Milestone Report

Introduction

This is the interim milestone report for the Coursera Data Science Capstone project. The objective of this report is to demonstrate the work done to this point namely: importing the data, exploratory data analysis, data cleansing and the construction of algorithms to model the relationship between words. In the next phase of the project, we will incorporate natural language processing techniques to build a predictive text application.

Data Set

The supplied data set (called HC Corpora) for this project contains snippets from: Twitter, News and Blog data. The data is sorted into four language groups: en_US, de_DE, ru_RU and fi_FI.

Data Import

The starting point for this project is of course the data. Here I download the Coursera Swiftkey Dataset.

# load the URL for the source data
        Data_URL <- "https://d396qusza40orc.cloudfront.net/dsscapstone/dataset/Coursera-SwiftKey.zip"
# check if Data directory exists, if not create
        if(!file.exists("./Data")) {
                dir.create("./Data")
        }
# check if subdirectory exists, if not download data
        if(!file.exists("./Data/Coursera-SwiftKey.zip")) {
                download.file(Data_URL,destfile="./Data/Coursera-SwiftKey.zip",mode = "wb")
        }
# check if data is alraeady unzipped, if not unzip now
        if(!file.exists("./Data/final")) {
                unzip(zipfile="./Data/Coursera-SwiftKey.zip",exdir="./Data")
        }

Data Selection

The raw data contains four different language groups.
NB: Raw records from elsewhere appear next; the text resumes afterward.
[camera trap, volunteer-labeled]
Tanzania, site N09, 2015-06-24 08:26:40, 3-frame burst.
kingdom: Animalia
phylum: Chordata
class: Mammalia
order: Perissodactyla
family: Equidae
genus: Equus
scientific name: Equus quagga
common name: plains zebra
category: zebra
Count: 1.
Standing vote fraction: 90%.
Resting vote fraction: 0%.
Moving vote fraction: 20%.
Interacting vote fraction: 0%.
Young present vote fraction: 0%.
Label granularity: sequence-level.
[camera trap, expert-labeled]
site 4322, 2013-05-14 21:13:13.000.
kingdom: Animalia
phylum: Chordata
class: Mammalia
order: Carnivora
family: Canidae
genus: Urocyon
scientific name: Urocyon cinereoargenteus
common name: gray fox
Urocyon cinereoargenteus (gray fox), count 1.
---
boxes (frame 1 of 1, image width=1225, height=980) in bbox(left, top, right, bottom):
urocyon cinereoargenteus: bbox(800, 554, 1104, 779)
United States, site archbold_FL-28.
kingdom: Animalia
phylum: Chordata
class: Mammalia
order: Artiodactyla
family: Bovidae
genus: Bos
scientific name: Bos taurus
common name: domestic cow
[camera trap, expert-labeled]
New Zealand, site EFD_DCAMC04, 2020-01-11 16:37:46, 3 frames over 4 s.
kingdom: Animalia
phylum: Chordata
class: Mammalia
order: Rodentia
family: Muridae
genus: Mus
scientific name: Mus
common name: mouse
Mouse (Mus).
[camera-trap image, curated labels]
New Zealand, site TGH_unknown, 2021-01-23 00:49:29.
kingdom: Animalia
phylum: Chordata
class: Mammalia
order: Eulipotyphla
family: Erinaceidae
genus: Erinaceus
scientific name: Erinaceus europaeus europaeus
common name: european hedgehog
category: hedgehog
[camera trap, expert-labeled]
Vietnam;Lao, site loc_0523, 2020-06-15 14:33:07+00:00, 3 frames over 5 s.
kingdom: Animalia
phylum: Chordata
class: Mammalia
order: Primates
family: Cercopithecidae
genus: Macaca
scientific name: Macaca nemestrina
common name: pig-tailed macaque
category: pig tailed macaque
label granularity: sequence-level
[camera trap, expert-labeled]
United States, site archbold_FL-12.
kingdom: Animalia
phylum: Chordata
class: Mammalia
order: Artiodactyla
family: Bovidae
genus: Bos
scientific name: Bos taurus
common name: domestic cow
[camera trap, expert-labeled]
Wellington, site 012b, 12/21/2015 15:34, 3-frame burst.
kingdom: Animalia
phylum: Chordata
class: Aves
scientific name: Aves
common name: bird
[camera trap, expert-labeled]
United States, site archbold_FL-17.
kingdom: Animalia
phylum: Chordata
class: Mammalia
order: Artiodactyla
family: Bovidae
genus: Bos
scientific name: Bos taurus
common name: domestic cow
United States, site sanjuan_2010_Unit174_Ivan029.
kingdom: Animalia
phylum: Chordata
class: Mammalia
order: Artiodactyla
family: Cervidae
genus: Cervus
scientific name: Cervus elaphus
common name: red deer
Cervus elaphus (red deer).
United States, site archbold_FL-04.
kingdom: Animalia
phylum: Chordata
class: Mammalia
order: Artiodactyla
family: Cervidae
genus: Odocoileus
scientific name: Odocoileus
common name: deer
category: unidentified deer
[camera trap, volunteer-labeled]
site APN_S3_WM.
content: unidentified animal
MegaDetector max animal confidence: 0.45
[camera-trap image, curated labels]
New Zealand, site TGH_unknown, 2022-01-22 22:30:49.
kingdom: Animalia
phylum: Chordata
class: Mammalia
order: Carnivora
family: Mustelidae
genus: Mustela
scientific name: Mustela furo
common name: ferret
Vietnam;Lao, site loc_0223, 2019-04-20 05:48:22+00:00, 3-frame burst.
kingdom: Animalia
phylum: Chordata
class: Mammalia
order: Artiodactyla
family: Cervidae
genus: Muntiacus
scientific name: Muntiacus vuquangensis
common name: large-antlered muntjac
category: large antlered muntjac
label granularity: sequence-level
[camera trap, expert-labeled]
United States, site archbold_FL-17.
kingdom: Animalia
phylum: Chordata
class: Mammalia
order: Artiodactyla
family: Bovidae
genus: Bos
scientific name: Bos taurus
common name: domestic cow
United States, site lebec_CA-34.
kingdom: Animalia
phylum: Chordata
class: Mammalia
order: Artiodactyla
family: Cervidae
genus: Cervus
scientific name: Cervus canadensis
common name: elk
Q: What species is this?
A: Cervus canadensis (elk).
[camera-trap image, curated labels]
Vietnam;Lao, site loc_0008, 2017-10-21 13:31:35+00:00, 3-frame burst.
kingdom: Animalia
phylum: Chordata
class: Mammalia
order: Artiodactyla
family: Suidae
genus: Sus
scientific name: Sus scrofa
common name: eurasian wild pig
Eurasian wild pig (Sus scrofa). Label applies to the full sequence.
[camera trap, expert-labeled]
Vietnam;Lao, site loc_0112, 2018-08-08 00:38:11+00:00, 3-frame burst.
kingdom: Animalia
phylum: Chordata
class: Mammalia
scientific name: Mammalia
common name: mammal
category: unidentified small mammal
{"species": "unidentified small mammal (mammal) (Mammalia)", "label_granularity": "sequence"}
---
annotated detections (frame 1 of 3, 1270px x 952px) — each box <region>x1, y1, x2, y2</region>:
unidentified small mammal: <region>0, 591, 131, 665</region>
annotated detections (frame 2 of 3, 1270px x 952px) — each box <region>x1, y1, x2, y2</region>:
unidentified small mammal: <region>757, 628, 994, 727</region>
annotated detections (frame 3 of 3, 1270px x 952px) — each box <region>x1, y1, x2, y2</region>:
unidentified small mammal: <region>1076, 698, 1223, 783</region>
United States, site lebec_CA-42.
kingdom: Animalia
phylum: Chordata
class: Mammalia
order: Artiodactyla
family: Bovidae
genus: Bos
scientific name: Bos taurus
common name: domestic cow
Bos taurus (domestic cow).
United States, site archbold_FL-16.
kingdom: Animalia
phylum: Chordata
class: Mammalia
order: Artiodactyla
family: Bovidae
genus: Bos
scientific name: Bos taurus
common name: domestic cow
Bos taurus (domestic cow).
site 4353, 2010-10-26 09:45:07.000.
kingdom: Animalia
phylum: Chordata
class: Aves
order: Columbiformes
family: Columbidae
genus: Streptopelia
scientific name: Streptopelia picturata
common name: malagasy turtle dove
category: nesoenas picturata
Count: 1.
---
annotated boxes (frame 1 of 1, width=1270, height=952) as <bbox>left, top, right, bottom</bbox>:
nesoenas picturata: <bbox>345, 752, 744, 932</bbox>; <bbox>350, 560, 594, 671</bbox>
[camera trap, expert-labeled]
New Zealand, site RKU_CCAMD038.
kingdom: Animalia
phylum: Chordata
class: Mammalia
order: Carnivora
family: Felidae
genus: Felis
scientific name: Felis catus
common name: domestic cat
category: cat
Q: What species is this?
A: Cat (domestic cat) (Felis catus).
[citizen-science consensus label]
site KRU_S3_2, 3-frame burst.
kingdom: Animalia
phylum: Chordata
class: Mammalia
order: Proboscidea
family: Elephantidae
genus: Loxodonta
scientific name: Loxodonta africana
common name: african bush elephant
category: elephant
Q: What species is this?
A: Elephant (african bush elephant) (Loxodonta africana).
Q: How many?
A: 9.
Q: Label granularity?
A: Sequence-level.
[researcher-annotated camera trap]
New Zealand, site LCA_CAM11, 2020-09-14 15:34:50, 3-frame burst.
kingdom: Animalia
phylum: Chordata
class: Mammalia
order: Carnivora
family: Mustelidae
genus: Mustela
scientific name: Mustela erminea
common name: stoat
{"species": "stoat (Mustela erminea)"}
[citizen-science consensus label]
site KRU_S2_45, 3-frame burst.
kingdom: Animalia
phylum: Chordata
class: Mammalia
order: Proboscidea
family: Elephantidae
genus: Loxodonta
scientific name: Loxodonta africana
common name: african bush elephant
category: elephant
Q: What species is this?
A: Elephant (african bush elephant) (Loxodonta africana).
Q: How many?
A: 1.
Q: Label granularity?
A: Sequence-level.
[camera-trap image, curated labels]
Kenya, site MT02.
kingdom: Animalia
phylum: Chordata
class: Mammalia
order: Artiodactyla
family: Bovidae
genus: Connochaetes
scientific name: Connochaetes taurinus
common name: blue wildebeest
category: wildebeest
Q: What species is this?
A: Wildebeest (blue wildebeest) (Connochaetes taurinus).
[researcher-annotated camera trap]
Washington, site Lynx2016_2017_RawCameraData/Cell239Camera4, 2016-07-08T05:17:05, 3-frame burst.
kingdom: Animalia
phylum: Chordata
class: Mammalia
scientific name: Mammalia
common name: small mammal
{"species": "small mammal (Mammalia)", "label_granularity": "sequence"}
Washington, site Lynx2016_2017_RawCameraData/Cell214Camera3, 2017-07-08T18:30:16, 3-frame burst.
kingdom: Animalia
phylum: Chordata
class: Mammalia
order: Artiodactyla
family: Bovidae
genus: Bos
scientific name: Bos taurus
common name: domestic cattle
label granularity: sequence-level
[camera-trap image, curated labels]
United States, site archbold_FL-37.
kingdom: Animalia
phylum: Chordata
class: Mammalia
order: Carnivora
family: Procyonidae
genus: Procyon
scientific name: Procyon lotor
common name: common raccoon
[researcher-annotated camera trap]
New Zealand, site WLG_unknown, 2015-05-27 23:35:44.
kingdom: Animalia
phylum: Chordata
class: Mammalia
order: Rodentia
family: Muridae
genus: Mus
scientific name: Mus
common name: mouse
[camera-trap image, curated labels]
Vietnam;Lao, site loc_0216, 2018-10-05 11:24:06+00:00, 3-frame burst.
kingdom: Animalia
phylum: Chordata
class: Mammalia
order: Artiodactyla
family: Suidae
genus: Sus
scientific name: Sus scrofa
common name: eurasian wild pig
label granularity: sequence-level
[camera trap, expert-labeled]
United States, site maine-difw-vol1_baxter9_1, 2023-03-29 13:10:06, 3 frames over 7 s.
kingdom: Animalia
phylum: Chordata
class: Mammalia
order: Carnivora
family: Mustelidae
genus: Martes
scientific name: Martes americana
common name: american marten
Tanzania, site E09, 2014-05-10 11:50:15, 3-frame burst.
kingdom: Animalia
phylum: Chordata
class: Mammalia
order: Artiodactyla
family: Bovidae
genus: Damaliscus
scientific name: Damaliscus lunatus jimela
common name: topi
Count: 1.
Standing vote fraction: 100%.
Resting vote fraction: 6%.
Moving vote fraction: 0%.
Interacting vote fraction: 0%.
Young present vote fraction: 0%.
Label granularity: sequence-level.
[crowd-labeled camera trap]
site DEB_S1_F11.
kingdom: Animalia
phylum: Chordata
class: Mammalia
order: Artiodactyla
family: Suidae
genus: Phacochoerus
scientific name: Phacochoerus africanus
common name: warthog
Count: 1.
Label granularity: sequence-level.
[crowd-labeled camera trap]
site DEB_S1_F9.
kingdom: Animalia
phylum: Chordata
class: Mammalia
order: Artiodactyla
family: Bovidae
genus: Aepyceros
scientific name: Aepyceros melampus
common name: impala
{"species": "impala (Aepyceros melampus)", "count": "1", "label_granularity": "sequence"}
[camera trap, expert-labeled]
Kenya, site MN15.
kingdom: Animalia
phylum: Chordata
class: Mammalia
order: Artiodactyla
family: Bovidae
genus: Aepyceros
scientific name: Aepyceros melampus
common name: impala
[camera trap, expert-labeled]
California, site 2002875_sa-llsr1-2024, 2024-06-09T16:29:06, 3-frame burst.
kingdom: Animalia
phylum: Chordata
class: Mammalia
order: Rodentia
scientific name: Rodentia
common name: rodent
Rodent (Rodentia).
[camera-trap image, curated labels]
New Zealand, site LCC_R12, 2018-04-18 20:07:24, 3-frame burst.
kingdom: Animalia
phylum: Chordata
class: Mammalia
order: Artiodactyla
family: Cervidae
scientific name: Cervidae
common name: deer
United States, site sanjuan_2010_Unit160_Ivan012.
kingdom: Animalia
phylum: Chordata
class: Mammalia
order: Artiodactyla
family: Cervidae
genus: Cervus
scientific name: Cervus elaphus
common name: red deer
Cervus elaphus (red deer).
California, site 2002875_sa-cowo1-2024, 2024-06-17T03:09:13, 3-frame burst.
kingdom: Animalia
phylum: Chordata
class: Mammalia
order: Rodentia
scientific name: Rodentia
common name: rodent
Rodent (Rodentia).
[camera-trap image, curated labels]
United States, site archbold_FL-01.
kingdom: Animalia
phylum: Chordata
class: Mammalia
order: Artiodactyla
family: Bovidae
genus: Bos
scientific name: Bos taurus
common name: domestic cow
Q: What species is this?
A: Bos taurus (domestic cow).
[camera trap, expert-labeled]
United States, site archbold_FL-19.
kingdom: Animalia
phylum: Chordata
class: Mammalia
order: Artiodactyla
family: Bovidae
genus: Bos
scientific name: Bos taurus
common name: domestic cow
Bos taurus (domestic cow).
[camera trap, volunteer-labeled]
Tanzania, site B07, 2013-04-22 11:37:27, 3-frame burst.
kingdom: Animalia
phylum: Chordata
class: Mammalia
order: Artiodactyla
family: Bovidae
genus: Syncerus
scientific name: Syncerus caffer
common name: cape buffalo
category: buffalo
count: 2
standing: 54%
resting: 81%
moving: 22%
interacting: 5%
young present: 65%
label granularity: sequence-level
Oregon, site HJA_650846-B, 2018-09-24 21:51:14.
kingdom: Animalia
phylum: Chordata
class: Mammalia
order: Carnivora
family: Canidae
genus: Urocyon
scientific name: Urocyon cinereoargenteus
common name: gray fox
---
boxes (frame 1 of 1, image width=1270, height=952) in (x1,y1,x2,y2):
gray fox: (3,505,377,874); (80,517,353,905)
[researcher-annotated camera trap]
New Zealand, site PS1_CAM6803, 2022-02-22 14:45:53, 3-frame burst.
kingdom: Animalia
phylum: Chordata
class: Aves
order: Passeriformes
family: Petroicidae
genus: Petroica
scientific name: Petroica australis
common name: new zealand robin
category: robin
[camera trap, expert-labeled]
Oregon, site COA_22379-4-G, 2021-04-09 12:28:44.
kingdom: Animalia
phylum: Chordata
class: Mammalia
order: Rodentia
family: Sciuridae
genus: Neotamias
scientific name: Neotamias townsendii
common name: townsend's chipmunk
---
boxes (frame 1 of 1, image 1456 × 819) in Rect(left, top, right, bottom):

They are English, Finnish, German and Russian. To improve my German langauge skills I will process the German data set.

# load up German subset of data
        DE_blogs <- readLines("Data/final/de_DE/de_DE.blogs.txt", 
                                encoding = "UTF-8", warn = FALSE, skipNul = TRUE)
        DE_news <- readLines("Data/final/de_DE/de_DE.news.txt", 
                                encoding = "UTF-8", skipNul = TRUE)
        DE_twitter <- readLines("Data/final/de_DE/de_DE.twitter.txt", 
                                encoding = "UTF-8", skipNul = TRUE)

Basic summary of Data

Let’s see what the actual data looks like:

head(DE_news, n=3)

## [1] "Das Rezept für ihre Schokobrezln hat die 60-Jährige schon vor 26 Jahren in einer österreichischen Sendung entdeckt. Mittlerweile kommenn sie jedes Jahr zu Weihnachten auf den Teller. Thurner hat sich heuer das erste Mal beim Zuckerguss-Magazin beworben, obwohl sie schon öfter mal Rezepte daraus nach gebacken hat. Sie erzählt: „Ich habe das Rezept für die Schokobrezln noch nie irgendwo gesehen. Da habe ich es eingeschickt.“ Lachend fügt sie hinzu: „Und ich wollte unbedingt diese Schürze.“"                                                                                                                            
## [2] "Für die Linksparteibewerber ist nun die entscheidende Frage, wie sich SPD- und Grünenwähler in einer solchen Persönlichkeitsentscheidung verhalten. Rot-Rot-Grün auf Kreisebene hatte zum Beispiel Siegried Konieczny 2009 überraschend ins Amt gebracht, vor dem zweiten Wahlgang hatte der CDU-Kandidat seinerzeit noch sehr deutlich geführt. In derartigen Stichwahlen sind jederzeit Überraschungen möglich."                                                                                                                                                                                                                       
## [3] "Nach Einschätzung des DIW ist das kräftige Plus im dritten Quartal vor allem dem Quartalsauftakt im Juli zu verdanken, da aufgrund der späten Lage der Sommerferien in einigen Bundesländern ein großer Teil der Produktion vorgezogen wurde. Schon im August und September sei die Industrieproduktion dagegen deutlich zurückgegangen. Im Jahresdurchschnitt 2011 dürfte das Wirtschaftswachstum nach Einschätzung des DIW trotzdem rund drei Prozent betragen. Auch der Ökonom Carsten Brzeski von der ING Bank hält dieses Ziel nach wie vor für erreichbar. Allerdings ist auch seine Einschätzung für die kommenden Monate düster."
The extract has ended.